Selected text START
TILTING AT WINDMILLS #30
By Brian Hibbs

It has been suggested to me that I've been less than even-handed in this column's focus. "You," it has been said, "focus exclusively on publisher and distributor screw-ups, but you never ever talk about the retailer's culpability in the market."

Fair enough.

The simple fact of the matter (and I thought it most self-evident) is that the bulk of retailers are sub-moronic twits who wouldn't know how to run a real business if their lives depended on it.

Let's start at the beginning, though.

The number one strength of our industry is also our number one failing: we exist through fandom. Up until a couple of years ago, it was far, far too easy to open up a comic book shop. A solid collection of back issues, and a couple of thousand dollars, and boom! you were in business. You didn't need to do any real marketing, because comic fans were always on the look-out for another source of material. You didn't need prime retail space, because comics were a destination business (that is: the customers come looking for you - you didn't need to depend on new foot traffic). You didn't need a cash register, or fancy racks, partly because many of the customers didn't care, and partly because the business was small enough that sophistication was almost overkill. You didn't need a growing customer base, because costs were low, and besides, one of the main reasons for opening a comic book shop was for the retailer to get his comics cheap. And you didn't need to do cycle sheets, or tight inventory controls, because anything would sell eventually, and, besides, it was all so cheap, that it took a lot of comics to amass any serious debt.
Selected text END
Provided information START
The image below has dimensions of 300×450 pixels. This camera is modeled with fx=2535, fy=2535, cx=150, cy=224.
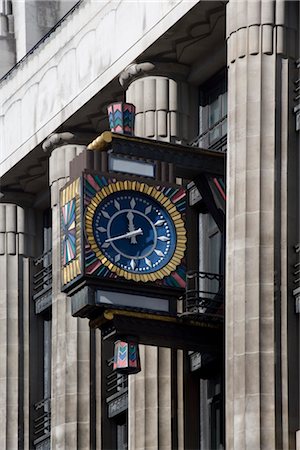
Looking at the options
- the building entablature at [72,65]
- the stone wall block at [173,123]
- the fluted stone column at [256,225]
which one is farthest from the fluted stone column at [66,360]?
the fluted stone column at [256,225]

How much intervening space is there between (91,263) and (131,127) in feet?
12.9

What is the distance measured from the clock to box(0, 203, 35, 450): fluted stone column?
1429cm

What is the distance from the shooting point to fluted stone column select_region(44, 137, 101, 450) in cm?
6262

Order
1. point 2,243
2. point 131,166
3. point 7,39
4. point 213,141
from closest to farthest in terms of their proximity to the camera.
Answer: point 131,166, point 213,141, point 2,243, point 7,39

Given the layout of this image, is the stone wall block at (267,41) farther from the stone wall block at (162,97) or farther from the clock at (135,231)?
the stone wall block at (162,97)

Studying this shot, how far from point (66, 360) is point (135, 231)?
10.2 metres

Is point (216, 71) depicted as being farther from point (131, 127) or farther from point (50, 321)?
point (50, 321)

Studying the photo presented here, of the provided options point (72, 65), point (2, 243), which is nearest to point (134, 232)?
point (72, 65)

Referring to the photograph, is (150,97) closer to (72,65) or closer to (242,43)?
(72,65)

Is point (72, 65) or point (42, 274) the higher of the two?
point (72, 65)

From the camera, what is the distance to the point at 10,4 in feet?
237

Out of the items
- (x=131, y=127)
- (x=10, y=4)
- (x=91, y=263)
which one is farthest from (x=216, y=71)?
(x=10, y=4)

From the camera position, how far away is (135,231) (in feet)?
177

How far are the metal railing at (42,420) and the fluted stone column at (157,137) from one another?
8535mm
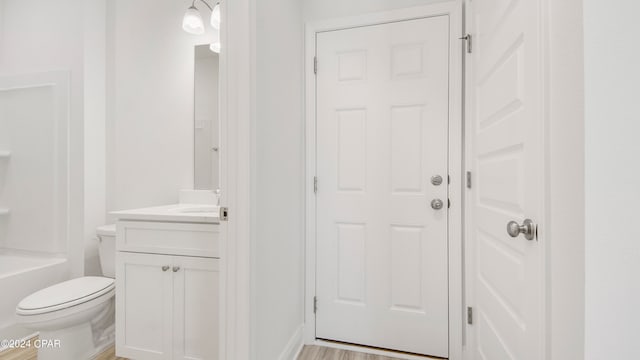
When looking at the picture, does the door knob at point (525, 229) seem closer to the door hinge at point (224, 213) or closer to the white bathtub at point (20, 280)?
the door hinge at point (224, 213)

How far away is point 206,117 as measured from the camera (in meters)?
2.24

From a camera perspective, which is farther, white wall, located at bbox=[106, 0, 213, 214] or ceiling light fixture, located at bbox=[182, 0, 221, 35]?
white wall, located at bbox=[106, 0, 213, 214]

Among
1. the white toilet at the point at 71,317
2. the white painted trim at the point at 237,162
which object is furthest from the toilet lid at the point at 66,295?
the white painted trim at the point at 237,162

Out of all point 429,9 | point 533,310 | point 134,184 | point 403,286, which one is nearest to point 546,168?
point 533,310

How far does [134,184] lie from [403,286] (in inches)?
80.0

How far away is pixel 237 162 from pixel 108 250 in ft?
4.44

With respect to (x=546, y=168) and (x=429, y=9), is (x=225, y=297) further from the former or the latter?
(x=429, y=9)

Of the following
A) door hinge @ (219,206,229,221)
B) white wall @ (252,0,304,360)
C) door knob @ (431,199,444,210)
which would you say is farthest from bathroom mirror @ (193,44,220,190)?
door knob @ (431,199,444,210)

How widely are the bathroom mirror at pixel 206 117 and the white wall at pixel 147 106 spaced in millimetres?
65

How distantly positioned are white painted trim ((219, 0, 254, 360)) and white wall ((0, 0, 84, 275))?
159cm

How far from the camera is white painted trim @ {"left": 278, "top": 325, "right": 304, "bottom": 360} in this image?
163 cm

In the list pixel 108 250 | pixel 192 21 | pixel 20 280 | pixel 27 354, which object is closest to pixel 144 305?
Provided information END
▶ **Exercise prompt**
Rewrite the paragraph of the comics retailing column that begins "The number one strength of our industry" as a short bulleted list that keeps its main facts.

▶ **Response**
- The industry's biggest strength and biggest failing are the same: it exists through fandom.
- Until a couple of years ago, opening a comic book shop was far too easy. A solid collection of back issues and a couple of thousand dollars were enough.
- No real marketing was needed, because comic fans were always looking for another source of material.
- Prime retail space wasn't needed, because comics were a destination business that didn't depend on new foot traffic.
- A cash register and fancy racks weren't needed, because many customers didn't care and the business was too small for sophistication.
- A growing customer base wasn't needed, because costs were low. Also, a main reason for opening a shop was for the retailer to get his comics cheap.
- Cycle sheets and tight inventory controls weren't needed, because anything would sell eventually. Comics were so cheap that it took a lot of them to build up serious debt.